Click to See Complete Forum and Search --> : XML with files


auxone
09-09-2008, 09:57 PM
I've just started using XML for my new project, and as part of it I have to send files along with other elements. Currently I am actually just stuffing all the binary data betten a <file></file> tag and sending it on it's merry way. Is there a better way to do this? The files not http accessible, so I can't just provide a URI.

Any suggestions would be greatly appreciated.
Thanks!

NogDog
09-09-2008, 10:22 PM
Probably not something intended for XML, but if you really need to, I might consider something like uuencoding or base64 encoding the data into a text string, which would then be included as CDATA within the XML element.

auxone
09-09-2008, 10:46 PM
If I may ask, what is the reason for encoding it? Also, if I am also writing the program that receives the XML file would I still have to use CDATA since that is really a syntactical thing?

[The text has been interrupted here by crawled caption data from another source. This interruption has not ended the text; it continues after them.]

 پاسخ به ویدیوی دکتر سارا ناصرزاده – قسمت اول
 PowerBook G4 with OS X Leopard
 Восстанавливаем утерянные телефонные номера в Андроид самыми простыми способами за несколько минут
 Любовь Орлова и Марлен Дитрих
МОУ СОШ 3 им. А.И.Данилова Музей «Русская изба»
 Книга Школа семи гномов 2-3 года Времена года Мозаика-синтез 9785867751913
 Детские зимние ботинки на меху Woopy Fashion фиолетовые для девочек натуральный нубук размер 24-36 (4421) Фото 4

What keeps the binary file information from having the same 'string' as my closing tag thus creating an error?

Thanks for the response!

NogDog
09-09-2008, 11:56 PM
XML is a text mark-up specification. Therefore, if you do something like uuencode or base64-encode the binary data, you convert it into a text string which can then be included in your XML text. You could put that text between <![CDATA[ . . . ]]> tags so that any XML parser does not try to parse anything within that data string and to keep your XML valid, although in actuality that probably would not be necessary since, at least with base64, no invalid characters would be used. Base64 encoding generates a string using a "64-character alphabet consisting of upper- and lower-case Roman alphabet characters (A–Z, a–z), the numerals (0–9), and the "+" and "/" symbols. The "=" symbol is also used as a special suffix code."* Thus there is no chance of coincidentally have a sequence of "]]>" characters in the encoded data that would break your CDATA section, or any angle brackets or &'s to break your XML if you do not use CDATA tags.

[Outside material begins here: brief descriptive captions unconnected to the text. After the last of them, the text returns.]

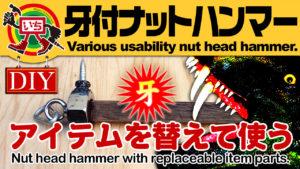 溶接して作るナットヘッドハンマー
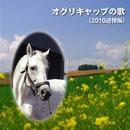 オグリキャップの歌(2010追悼版)/東 真紀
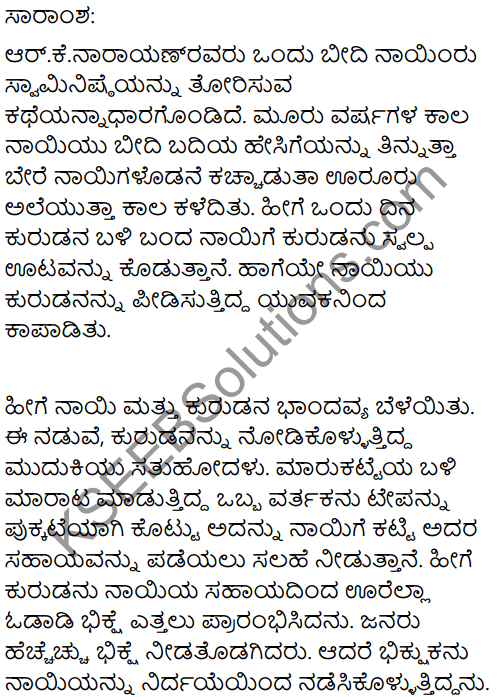 The Blind Dog Summary in Kannada 1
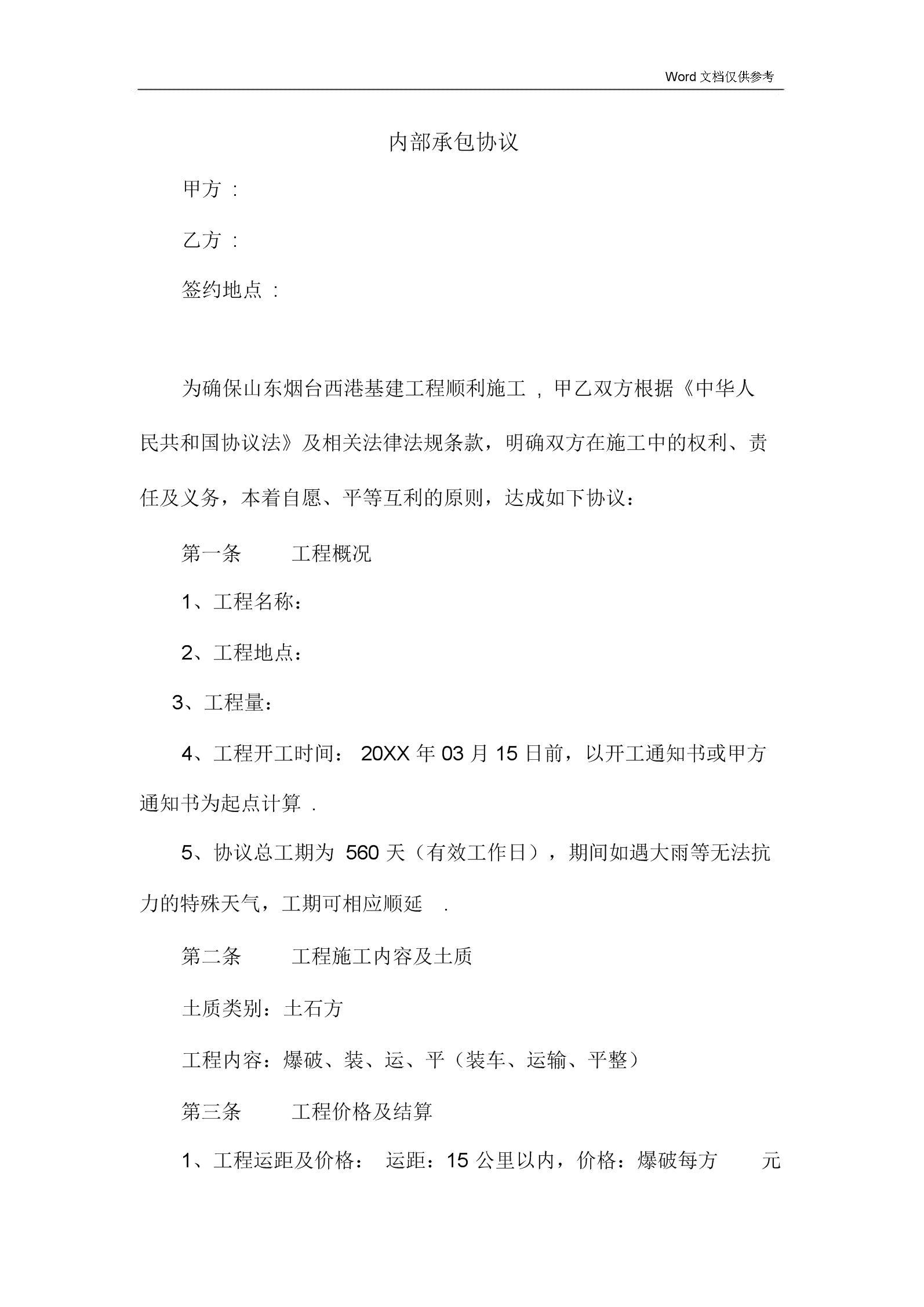 土木工程土石方内部承包协议.doc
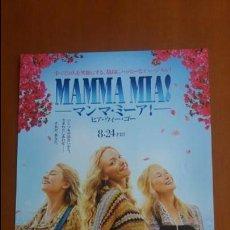 Cine: F-819- GUÍA ORIGINAL JAPONESA MAMMA MÍA 2, UNA Y OTRA VEZ.. MERYL STREEP, CHER, AMANDA SEYFRIED. Lote 135157886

So in PHP, for example, you could create the field as:

echo "<field>" . base64_encode(file_get_contents($fileName)) . "</field>\n";

Then the receiving script would simply grag the text from that field and reverse the encoding (base64_decode() in PHP) to regenerate the binary data.
_____________________
* From http://en.wikipedia.org/wiki/Base64

auxone
09-10-2008, 10:21 AM
Thank you very much for the well thought out response. It's exactly what I am looking for. The program that receives the XML is written in .NET so I hope it has a function similar to base64_decode! I'll go look now. Thanks again!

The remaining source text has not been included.